8.1 FE Review - Mathematics#
Readings#
Videos#
Example 3#
Select all the root(s) in \(f(x)=x^2−4x−3\).
A. \(4+\sqrt{3}\)
B. \(2+\sqrt{7}\)
C. \(2−\sqrt{7}\)
D. \(4−\sqrt{3}\)
Work it out#
To find the roots of an equation, first set \(f(x)\) to 0.
\(x^2−4x−3=0\)
For simple equations, you can factor them by hand, but this equation does not factor easily. 3 can be factored into 1 and 3. However, one must be negative and one positive for their multiple to be -3. There is no way to sum those to get -4. Instead simply use the quadratic formula (a.k.a. the quadratic equation) if the equation can’t be factored easily or if you are unsure. A quadratic equation is of the form:
\(ax^2+bx+c=0\)
So we have \(a=1\), \(b=−4\), and \(c=−3\). The quadratic formula is:
\(x= \frac{-b \pm \sqrt{b^2-4ac}}{2a}\)
Substitute and solve as
\(x= \frac{-(-4) \pm \sqrt{(-4)^2-4(1)(-3)}}{2(1)} = 2 \pm \sqrt{7}\)
Choose B and C

──────────

## [Required tasks]
A - Please rewrite the paragraph in the worked example that begins "For simple equations, you can factor them by hand" as a short bulleted list that keeps its main facts.
B - Answer these questions from the worked example above:
(i) What is the first step for finding the roots of an equation?
(ii) What values does the example give for a, b, and c?
(iii) Which answer choices does the example select?

──────────

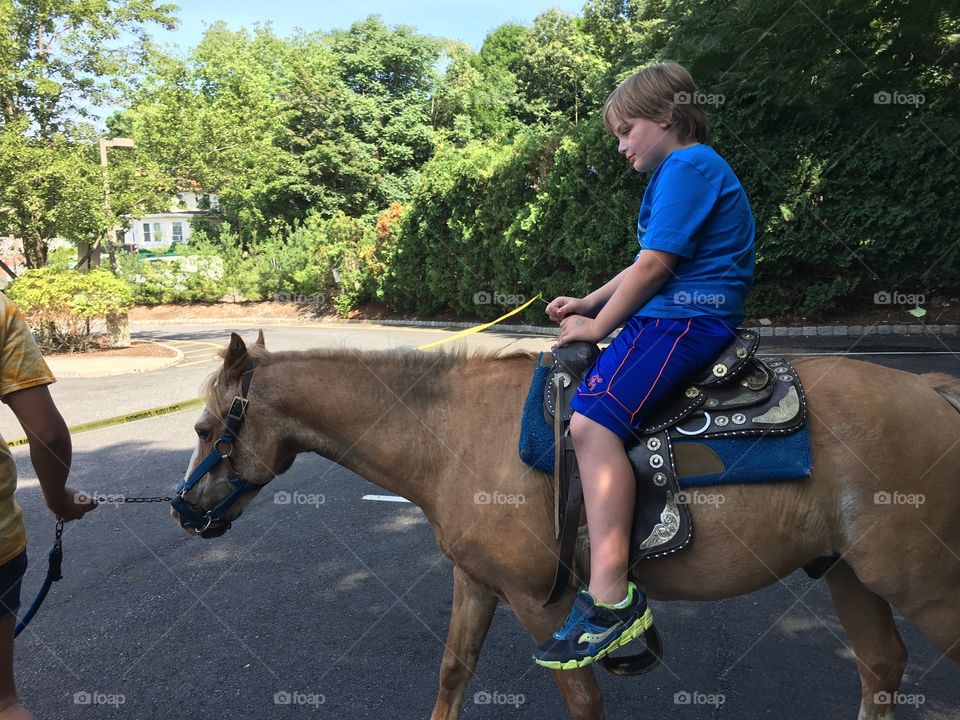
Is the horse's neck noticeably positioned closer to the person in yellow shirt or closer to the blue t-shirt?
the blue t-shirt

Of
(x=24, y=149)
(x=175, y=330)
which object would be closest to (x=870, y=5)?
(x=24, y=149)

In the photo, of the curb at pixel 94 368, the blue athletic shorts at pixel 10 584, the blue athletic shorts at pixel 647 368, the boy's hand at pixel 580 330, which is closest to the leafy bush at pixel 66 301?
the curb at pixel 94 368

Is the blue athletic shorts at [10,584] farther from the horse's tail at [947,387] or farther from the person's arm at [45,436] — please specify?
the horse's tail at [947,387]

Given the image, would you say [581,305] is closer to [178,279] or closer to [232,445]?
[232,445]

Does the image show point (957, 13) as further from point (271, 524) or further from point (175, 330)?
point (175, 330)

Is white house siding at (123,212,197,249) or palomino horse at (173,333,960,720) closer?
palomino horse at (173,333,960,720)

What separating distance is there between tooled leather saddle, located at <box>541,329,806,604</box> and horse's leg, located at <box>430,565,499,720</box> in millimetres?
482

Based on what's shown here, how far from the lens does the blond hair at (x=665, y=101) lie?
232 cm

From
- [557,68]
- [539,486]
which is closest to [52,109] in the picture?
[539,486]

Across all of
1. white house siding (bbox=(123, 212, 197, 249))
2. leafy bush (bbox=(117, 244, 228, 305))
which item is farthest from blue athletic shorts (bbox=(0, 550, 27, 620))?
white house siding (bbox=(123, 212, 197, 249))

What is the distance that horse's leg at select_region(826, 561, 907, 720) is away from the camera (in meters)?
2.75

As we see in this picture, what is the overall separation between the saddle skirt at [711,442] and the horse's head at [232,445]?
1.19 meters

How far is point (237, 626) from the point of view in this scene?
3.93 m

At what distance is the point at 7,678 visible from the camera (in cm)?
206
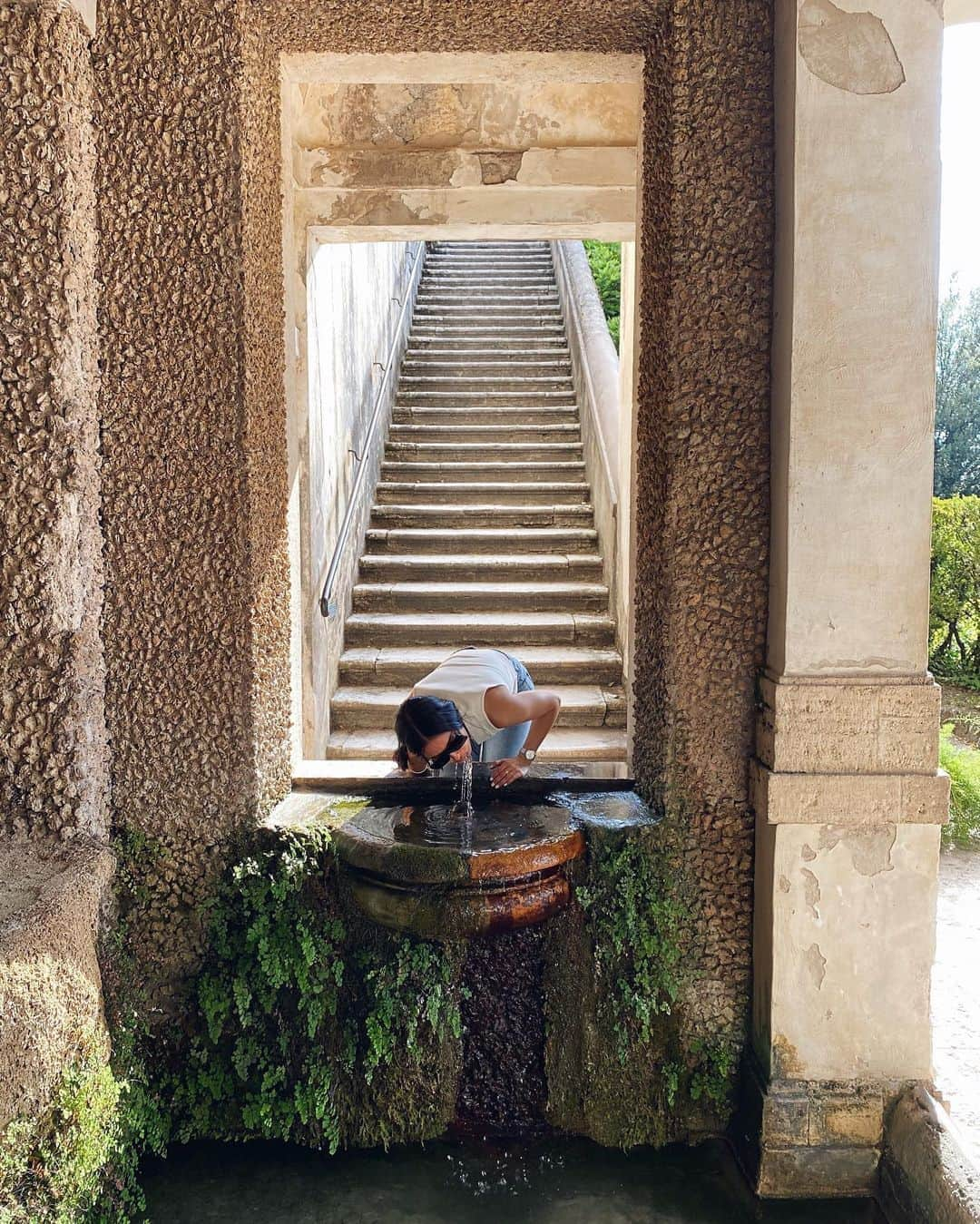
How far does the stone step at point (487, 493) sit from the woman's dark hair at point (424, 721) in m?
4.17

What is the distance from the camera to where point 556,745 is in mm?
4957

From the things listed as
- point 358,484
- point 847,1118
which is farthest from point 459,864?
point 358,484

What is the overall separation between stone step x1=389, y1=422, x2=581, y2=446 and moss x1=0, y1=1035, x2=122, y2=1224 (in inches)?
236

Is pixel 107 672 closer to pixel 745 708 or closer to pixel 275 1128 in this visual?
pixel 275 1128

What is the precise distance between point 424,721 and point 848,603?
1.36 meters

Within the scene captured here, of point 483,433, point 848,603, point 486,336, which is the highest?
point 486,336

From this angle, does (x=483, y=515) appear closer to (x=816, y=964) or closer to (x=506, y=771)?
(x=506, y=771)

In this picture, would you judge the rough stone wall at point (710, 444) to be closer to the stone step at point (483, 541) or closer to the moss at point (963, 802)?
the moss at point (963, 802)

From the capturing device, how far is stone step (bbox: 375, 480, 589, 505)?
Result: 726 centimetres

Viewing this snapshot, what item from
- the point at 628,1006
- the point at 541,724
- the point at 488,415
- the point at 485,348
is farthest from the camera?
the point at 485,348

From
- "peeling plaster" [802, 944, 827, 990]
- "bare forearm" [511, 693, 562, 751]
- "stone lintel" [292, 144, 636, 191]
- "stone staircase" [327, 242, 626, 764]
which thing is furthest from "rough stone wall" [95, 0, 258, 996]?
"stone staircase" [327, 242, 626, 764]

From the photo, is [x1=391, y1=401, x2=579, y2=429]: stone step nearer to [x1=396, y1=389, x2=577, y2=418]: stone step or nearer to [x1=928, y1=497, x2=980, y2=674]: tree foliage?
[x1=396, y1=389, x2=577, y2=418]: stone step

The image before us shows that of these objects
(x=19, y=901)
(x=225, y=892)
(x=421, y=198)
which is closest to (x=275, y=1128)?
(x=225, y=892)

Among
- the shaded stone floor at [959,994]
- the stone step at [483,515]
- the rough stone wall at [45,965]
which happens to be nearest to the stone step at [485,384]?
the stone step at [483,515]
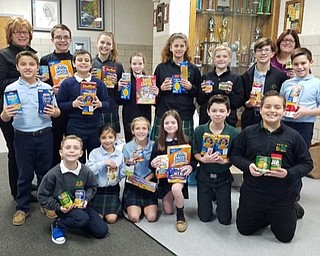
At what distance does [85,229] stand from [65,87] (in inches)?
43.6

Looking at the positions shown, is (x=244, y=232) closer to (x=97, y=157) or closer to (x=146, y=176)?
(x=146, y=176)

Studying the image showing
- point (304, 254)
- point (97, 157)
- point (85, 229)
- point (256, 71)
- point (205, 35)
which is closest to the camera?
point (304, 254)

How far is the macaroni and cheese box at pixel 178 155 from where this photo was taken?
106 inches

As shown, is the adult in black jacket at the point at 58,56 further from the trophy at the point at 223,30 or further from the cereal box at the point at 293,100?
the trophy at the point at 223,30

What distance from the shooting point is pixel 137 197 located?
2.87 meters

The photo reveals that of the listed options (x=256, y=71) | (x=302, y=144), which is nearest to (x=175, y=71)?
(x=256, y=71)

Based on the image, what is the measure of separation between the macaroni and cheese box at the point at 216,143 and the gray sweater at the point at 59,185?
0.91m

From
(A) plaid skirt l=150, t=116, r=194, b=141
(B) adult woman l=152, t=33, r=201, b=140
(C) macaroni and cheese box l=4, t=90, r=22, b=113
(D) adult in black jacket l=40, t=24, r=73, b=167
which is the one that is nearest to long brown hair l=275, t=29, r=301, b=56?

──────────

## [Outputs]
A -
- Simple equations can be factored by hand, but this one does not factor easily.
- The constant 3 factors into 1 and 3, and one factor must be negative for the product to be -3.
- No such pair adds up to -4.
- When an equation can't be factored easily, or you are unsure, use the quadratic formula (also called the quadratic equation) instead.

B -
(i) Set f(x) to 0.
(ii) a = 1, b = −4, and c = −3.
(iii) B and C.